Iconic Department Store Lord & Taylor May Have Outlived Its Place On the Retail Landscape
The fate of Lord &Taylor, which closed its flagship store earlier this year, is up in the air. Hudson’s Bay, which owns Lord & Taylor and Saks Fifth Avenue, has hired a financial adviser to review Lord & Taylor’s business, and that review could lead to a sale or a merger.
HBC has retained PJ Solomon as its financial adviser for the review of the Lord & Taylor operating business.
Hudson’s Bay Co., based in Toronto, owns more than 40 Lord & Taylor locations around the country, including locations at The Palisades Center, Vernon Hills Shopping Center in Scarsdale, and Ridge Hill in Yonkers.
The Lord & Taylor chain, founded in 1826, is the oldest department store chain still operating in the United States. However, Lord & Taylor has been struggling in recent years, as it failed to adapt to changing shopping habits and the growth of e-commerce as quickly as rivals like Nordstrom (NYSE:JWN).
Lord & Taylor is low-hanging fruit for the HBC. The middle-of-the-road department store banner saw its year-over-year sales decline, and together with Hudson’s Bay and the now-shuttered Home Outfitters, store comps fell 5.2%.
HBC has long worked to take advantage of its real estate, and Lord & Taylor’s value to HBC is increasingly difficult to find in its department store operations, while easier to find in its property holdings. In February it closed on the sale of the Lord & Taylor Fifth Avenue building to WeWork Property Investors for CAD$1.1 billion, or $850 million, so the value of that building alone nearly reached its annual sales.
Last year HBC was reportedly looking to unload not just the Manhattan flagship and its Skokie, Illinois, location (shuttered in 2017 after months of pressure from activist investor Land & Buildings Investment Management to sell off its best properties and deliver the proceeds to investors), but the entire chain.
That’s now officially on the table as part of a wider effort to bring HBC the utmost in profitability and potential for growth. The company in recent years has been simplifying its organization, strengthening its retail operations and unlocking the value of its real estate, and its review of its options for Lord & Taylor “is another example of how we are exploring options to position HBC for long-term success,” said HBC CEO Helena Foulkes. “Over the last year, we’ve taken bold actions and made fundamental fixes that have resulted in a far stronger, more capable HBC, having returned to positive operating cash flow, increased profitability and strengthened the balance sheet.”
Lord & Taylor closed two of its 50 full-line stores earlier this year, leaving it with 48 locations concentrated heavily in the Northeast. Back in June, Hudson’s Bay announced that it will move more aggressively to right-size the iconic department store chain’s footprint in 2019, by shuttering up to 10 more stores.

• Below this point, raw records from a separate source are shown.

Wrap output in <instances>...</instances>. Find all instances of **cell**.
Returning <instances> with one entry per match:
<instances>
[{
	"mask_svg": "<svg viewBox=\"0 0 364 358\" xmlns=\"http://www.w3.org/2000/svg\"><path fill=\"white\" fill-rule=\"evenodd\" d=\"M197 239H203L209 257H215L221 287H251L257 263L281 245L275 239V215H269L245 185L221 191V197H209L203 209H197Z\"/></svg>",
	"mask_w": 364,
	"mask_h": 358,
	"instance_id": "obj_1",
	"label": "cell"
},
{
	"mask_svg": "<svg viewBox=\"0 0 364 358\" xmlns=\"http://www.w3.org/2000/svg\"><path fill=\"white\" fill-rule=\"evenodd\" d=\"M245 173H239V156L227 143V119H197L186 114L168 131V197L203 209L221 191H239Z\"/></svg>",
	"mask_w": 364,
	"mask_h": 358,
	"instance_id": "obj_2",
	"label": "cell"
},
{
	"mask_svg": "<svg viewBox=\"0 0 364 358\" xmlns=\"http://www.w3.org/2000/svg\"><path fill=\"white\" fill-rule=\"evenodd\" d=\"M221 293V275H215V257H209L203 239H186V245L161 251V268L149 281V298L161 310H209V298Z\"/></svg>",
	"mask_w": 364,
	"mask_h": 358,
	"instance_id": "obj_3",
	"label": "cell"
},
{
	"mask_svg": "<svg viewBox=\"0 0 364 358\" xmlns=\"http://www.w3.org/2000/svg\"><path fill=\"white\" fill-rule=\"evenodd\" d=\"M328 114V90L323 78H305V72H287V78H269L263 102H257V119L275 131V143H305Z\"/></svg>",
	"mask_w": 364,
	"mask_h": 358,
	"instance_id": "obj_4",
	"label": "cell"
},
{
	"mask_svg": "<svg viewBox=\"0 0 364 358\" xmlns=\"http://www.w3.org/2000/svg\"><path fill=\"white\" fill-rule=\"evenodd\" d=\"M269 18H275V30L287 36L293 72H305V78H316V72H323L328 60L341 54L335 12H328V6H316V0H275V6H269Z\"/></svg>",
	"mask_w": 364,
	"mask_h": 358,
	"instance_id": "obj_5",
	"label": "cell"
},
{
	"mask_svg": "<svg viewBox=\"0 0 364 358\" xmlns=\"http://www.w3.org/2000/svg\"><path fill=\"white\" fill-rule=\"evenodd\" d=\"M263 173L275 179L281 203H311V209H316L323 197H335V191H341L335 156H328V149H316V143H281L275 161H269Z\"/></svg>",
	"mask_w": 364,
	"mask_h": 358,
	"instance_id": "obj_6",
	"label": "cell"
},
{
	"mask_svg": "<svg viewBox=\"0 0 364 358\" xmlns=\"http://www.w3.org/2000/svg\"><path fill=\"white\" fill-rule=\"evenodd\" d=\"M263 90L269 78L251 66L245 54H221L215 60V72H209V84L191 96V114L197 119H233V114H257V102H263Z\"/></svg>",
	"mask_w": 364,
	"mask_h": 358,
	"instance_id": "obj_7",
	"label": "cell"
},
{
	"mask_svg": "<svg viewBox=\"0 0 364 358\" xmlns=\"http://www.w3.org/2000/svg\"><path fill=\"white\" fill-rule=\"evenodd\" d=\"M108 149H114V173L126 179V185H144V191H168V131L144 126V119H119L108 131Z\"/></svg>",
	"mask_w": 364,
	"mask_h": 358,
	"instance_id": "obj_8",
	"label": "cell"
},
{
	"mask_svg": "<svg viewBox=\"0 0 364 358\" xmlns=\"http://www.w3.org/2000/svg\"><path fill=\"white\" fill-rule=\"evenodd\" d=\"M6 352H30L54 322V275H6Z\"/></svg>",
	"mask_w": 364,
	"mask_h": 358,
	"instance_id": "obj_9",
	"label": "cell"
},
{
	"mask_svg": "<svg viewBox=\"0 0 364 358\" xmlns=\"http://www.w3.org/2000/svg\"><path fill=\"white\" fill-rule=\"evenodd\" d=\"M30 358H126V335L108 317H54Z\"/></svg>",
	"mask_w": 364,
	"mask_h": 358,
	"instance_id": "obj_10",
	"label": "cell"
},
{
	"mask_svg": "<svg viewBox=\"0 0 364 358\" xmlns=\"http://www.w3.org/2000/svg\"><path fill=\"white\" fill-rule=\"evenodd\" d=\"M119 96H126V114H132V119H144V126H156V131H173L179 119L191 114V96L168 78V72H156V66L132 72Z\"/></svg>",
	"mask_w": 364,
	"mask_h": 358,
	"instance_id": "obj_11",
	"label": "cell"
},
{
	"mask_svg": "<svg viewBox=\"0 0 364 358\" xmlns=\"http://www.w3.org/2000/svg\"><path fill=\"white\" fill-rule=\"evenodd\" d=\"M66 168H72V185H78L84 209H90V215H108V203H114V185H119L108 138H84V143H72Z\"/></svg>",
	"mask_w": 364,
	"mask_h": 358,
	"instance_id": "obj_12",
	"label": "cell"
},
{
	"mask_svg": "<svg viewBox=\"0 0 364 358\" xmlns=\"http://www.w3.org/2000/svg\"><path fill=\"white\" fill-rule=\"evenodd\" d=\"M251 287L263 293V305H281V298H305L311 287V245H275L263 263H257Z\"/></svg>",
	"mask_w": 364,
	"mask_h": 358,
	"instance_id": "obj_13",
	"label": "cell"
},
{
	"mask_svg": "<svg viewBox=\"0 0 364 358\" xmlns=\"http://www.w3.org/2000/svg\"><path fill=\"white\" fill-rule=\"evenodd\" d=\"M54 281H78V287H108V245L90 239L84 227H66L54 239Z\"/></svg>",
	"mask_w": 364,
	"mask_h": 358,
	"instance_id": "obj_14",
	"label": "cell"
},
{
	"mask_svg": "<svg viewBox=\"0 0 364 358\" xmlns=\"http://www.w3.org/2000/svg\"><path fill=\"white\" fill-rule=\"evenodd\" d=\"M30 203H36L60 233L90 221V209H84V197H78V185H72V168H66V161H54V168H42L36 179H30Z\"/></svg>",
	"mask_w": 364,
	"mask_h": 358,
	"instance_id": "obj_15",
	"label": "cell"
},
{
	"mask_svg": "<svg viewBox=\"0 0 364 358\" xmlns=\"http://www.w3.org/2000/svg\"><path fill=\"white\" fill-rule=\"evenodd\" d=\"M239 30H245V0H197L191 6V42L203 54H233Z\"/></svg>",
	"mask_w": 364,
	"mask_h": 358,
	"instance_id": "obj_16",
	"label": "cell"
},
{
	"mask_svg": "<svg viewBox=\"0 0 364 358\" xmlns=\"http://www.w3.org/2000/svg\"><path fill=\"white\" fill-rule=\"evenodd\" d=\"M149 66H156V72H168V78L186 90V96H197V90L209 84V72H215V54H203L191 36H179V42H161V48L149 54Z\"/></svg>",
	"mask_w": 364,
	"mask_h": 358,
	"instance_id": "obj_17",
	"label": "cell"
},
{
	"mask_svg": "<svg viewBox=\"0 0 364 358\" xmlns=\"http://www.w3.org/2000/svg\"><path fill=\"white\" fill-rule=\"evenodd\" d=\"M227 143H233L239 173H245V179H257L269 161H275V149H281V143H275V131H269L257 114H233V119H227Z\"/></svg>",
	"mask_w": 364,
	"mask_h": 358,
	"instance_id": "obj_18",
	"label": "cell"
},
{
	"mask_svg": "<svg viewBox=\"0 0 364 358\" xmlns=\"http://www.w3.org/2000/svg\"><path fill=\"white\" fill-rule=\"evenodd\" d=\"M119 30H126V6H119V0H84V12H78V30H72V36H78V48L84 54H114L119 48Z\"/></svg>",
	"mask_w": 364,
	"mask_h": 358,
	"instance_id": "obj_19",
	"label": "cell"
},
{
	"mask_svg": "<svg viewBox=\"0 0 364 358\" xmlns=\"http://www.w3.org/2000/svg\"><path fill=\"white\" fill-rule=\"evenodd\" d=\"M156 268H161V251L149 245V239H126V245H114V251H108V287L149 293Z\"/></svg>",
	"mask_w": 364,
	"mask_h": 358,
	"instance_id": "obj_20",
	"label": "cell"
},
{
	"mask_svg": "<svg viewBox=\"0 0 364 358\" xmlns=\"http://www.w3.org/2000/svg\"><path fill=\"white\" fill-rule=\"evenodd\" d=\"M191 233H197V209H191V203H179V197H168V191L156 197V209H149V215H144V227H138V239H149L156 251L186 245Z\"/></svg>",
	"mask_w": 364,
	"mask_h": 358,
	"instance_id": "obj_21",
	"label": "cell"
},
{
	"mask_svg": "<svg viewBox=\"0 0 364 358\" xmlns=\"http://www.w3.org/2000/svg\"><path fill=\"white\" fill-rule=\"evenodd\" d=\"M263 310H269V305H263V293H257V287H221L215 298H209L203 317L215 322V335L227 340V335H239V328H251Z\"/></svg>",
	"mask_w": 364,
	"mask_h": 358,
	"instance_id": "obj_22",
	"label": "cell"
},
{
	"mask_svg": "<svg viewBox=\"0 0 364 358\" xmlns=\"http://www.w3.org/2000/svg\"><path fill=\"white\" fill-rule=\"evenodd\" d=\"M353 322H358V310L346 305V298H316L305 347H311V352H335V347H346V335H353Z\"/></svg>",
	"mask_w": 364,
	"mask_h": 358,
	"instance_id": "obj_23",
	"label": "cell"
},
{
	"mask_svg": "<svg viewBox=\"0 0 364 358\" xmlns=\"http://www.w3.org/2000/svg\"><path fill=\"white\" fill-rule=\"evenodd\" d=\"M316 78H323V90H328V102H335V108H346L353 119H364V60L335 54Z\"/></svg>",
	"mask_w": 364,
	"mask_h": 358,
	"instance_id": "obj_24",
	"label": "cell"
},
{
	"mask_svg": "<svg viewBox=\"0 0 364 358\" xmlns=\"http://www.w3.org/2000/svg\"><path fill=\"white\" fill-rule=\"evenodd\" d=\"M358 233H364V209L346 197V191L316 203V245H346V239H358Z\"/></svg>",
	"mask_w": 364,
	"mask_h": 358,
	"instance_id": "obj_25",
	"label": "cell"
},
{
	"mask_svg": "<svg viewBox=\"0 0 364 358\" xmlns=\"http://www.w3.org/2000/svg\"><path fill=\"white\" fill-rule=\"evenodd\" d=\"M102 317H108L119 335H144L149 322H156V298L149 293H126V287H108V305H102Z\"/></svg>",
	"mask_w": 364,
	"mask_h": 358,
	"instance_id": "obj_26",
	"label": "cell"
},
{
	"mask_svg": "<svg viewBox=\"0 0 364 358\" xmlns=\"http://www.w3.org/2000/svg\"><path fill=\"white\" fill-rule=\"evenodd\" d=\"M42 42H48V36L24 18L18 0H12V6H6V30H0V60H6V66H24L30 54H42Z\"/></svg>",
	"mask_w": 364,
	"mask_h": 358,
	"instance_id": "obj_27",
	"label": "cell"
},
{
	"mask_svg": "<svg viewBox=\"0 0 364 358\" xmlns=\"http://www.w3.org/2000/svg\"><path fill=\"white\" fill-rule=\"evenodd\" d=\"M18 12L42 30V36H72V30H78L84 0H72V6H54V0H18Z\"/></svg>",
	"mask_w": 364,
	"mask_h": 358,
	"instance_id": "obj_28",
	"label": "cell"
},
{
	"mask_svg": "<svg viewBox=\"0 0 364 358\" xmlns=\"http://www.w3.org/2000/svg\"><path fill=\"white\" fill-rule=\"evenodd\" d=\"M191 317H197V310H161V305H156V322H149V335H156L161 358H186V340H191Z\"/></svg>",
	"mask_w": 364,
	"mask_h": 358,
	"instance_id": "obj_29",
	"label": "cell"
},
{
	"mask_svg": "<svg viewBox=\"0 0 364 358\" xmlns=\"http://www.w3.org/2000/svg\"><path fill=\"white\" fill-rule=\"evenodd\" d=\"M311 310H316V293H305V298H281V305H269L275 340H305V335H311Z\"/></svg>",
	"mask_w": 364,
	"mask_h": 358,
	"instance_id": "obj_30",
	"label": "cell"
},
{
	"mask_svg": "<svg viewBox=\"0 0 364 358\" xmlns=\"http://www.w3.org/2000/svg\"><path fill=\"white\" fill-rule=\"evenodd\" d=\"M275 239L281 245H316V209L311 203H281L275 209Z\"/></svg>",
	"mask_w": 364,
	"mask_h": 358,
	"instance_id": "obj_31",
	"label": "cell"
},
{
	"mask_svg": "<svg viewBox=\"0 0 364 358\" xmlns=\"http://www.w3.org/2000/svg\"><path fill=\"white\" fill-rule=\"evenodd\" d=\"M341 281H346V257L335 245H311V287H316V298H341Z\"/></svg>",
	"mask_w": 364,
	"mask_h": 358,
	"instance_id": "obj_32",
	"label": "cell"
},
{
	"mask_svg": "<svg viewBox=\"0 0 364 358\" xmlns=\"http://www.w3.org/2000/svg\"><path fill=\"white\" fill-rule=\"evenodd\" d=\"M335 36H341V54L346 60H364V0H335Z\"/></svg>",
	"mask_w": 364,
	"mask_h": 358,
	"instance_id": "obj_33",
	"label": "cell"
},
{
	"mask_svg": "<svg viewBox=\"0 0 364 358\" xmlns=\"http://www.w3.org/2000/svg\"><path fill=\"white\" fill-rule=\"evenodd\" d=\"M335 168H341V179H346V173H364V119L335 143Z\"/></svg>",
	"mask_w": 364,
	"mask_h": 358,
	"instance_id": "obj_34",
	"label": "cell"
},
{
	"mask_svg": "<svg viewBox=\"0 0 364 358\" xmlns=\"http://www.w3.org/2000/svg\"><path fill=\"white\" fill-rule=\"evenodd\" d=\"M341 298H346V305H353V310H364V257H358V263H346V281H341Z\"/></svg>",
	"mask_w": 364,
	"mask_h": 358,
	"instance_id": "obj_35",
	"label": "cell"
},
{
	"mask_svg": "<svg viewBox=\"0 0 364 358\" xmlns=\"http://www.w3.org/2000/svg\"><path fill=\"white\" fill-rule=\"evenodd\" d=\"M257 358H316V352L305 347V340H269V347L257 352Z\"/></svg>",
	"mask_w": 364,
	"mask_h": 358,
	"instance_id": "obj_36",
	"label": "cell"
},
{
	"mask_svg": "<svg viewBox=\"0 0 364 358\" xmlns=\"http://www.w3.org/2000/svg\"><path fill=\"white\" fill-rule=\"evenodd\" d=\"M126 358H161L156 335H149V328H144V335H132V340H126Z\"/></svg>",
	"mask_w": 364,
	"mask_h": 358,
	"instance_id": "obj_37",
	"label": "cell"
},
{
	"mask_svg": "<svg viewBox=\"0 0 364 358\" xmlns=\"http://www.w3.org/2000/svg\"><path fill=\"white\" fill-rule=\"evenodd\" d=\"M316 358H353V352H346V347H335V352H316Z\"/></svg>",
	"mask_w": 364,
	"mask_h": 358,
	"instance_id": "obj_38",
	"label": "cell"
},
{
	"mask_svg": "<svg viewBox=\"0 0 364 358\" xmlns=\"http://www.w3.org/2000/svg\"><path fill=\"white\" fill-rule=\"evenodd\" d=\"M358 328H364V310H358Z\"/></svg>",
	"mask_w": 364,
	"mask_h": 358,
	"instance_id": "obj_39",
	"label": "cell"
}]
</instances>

Earlier this year, Lord & Taylor confirmed that it will not renew the lease for its store at Oakbrook Center in the Chicago suburbs when it expires in January. Lord & Taylor decided to close its store at Monmouth Mall in suburban New Jersey, as that mall is slated for an extensive redevelopment. This location is also set to close next month.
While Lord & Taylor has announced these three store closures, that still leaves about seven more that have not been identified yet.
During Hudson’s Bay’s Q1 earnings call, CFO Ed Record said that none of the Lord & Taylor stores covered by the company’s North American real estate joint venture were likely to close. This joint venture with Simon Property Group and other big institutional investors is a vehicle to take outside investment in Hudson’s Bay’s top-notch real estate and showcase its value to investors.
Of Lord & Taylor’s 45 full-line locations not already slated for closure, 30 have been contributed to the joint venture, including the Palisades Center.
The seven remaining store closures will likely come from a pool of 15 possible stores.
About half of Lord & Taylor’s stores are in the greater New York region, meaning that there is a lot of store overlap. The Trumbull, Connecticut, store is one likely candidate for closure. There are two other Lord & Taylor stores 25 miles away in far more desirable locations. Furthermore, that store is about to face much tougher competition with the opening of a new mall anchored by Nordstrom and Bloomingdale’s in late 2019.
A relatively new store in Yonkers, New York, also may be closed, as it sits just five miles from Lord & Taylor’s extremely successful store in Eastchester.
Sales and profitability are the main factors Hudson’s Bay will consider when deciding which Lord & Taylor stores to close in 2019, but terms of its leases — and the desirability of the underlying real estate — will also affect the calculus.
For a store with an expiring lease, closing up shop is straightforward. But for a store where Lord & Taylor is locked into a long-term lease, the company would want to negotiate a buyout with the landlord. Hudson’s Bay was able to negotiate favorable lease buyouts for the two stores it closed earlier this year.
Landlords’ willingness to make similar concessions — or at least to keep any termination fees modest — will undoubtedly have some impact on Lord & Taylor’s final decisions.